With pictures left out, return only the lines from the line containing "賞賛する精神的にファブリック" through the end of the material below, both included.

---

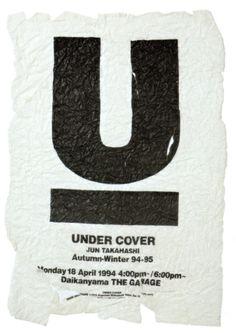 undercover jun takahashi 1994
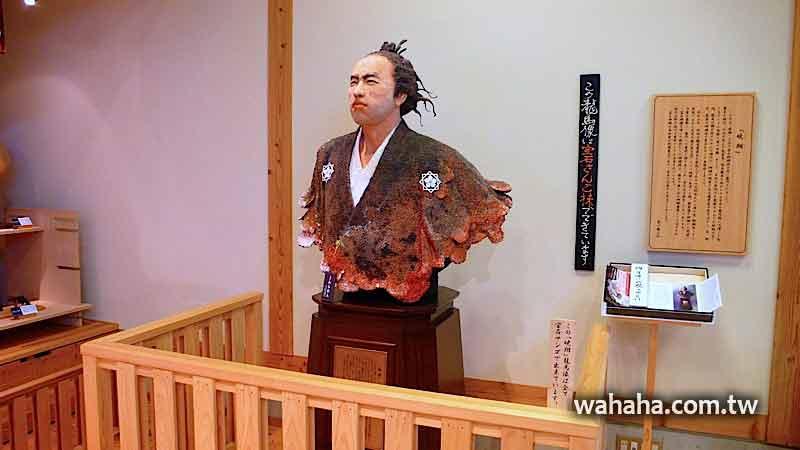 2010日本行:在高知市街感受龍馬熱潮 (Day11-1)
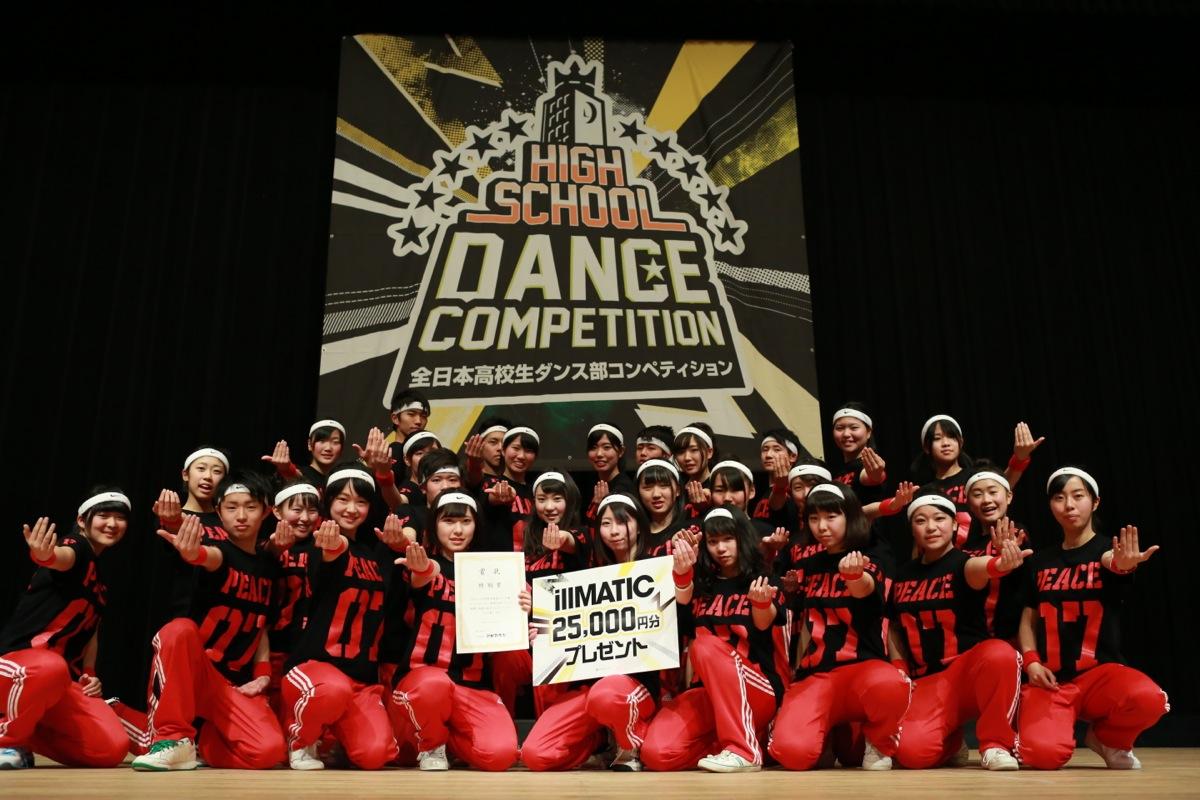 ダンス,高校,コンテスト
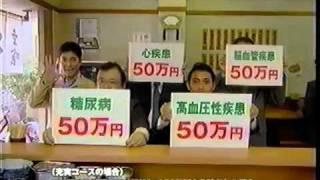 2004年頃 夫の薬丸さんと競演したアリコジャパンのCM.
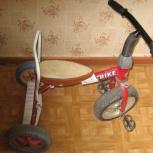 велосипед детский 3-х колесный  б/у, Екатеринбург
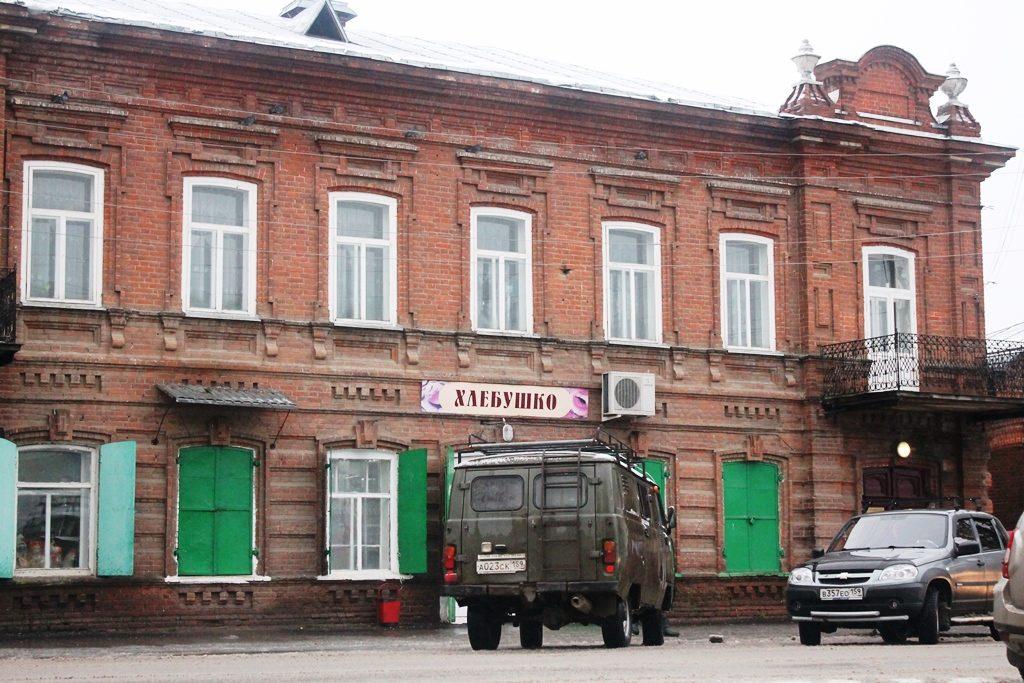 магазин Хлебушко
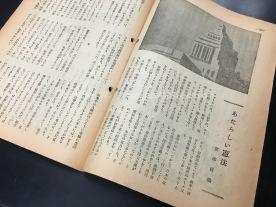 """あたらしい憲法"""" 学友六年生 (Vo. 3, No. 5) 5/1/1948 (Prange Call No. G112)"""
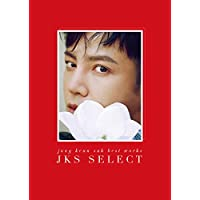 Jang Keun Suk BEST Works 2011-2017~JKS SELECT~(初回生産限定盤)(DVD付)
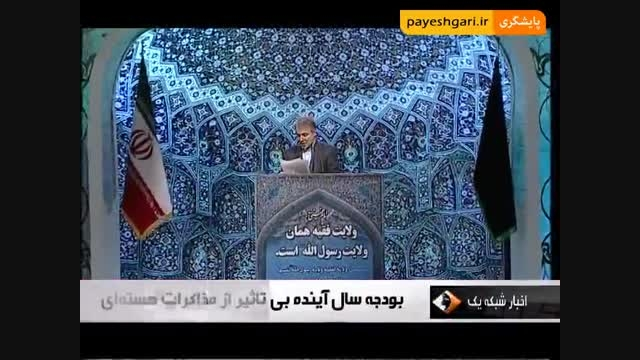 نوبخت در سخنرانی پیش از خطبه های نماز جمعه تهران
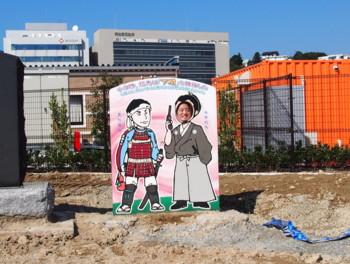 shimonoseki29.jpg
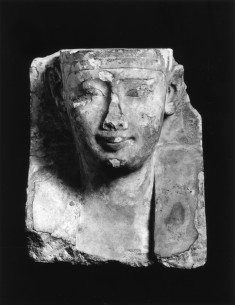 Bust of a King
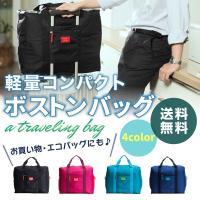 スーツケースの持ち手に通せるボストンバッグ。 お土産や急な荷物の際にサッと出してすぐ使える 機内持ち...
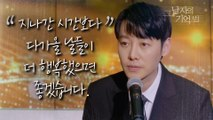 [HOT] give one's acceptance speech, 그 남자의 기억법 20200326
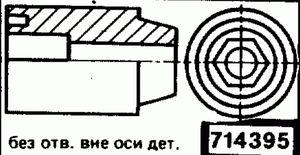 Код классификатора ЕСКД 714395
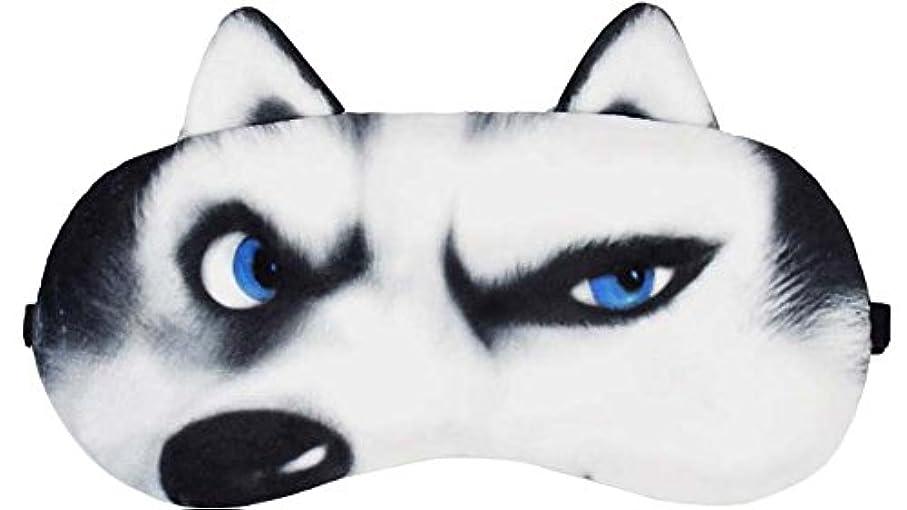 賞賛する精神的にファブリック奇妙な犬の表現アイマスクスリープゴーグルスリーピングマスク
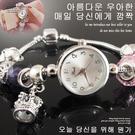 [贈盒]潘朵拉女錶 精緻串珠秀氣手鍊 簡...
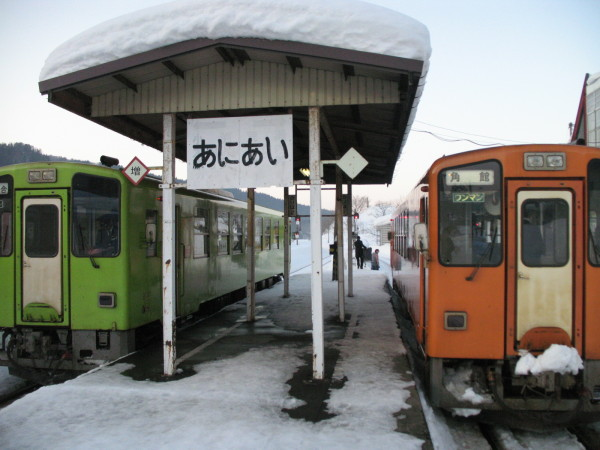 The section between Takanosu and Aniai was JNR Aniai line. (C) JP Rail
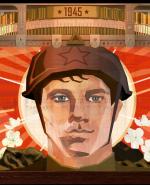 Световое мультимедийное шоу о Великой Отечественной Войне пройдет в центре столицы   - Новость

---

- _Answer to the exercise_
 賞賛する精神的にファブリック奇妙な犬の表現アイマスクスリープゴーグルスリーピングマスク
 [贈盒]潘朵拉女錶 精緻串珠秀氣手鍊 簡...
 The section between Takanosu and Aniai was JNR Aniai line. (C) JP Rail
 Световое мультимедийное шоу о Великой Отечественной Войне пройдет в центре столицы   - Новость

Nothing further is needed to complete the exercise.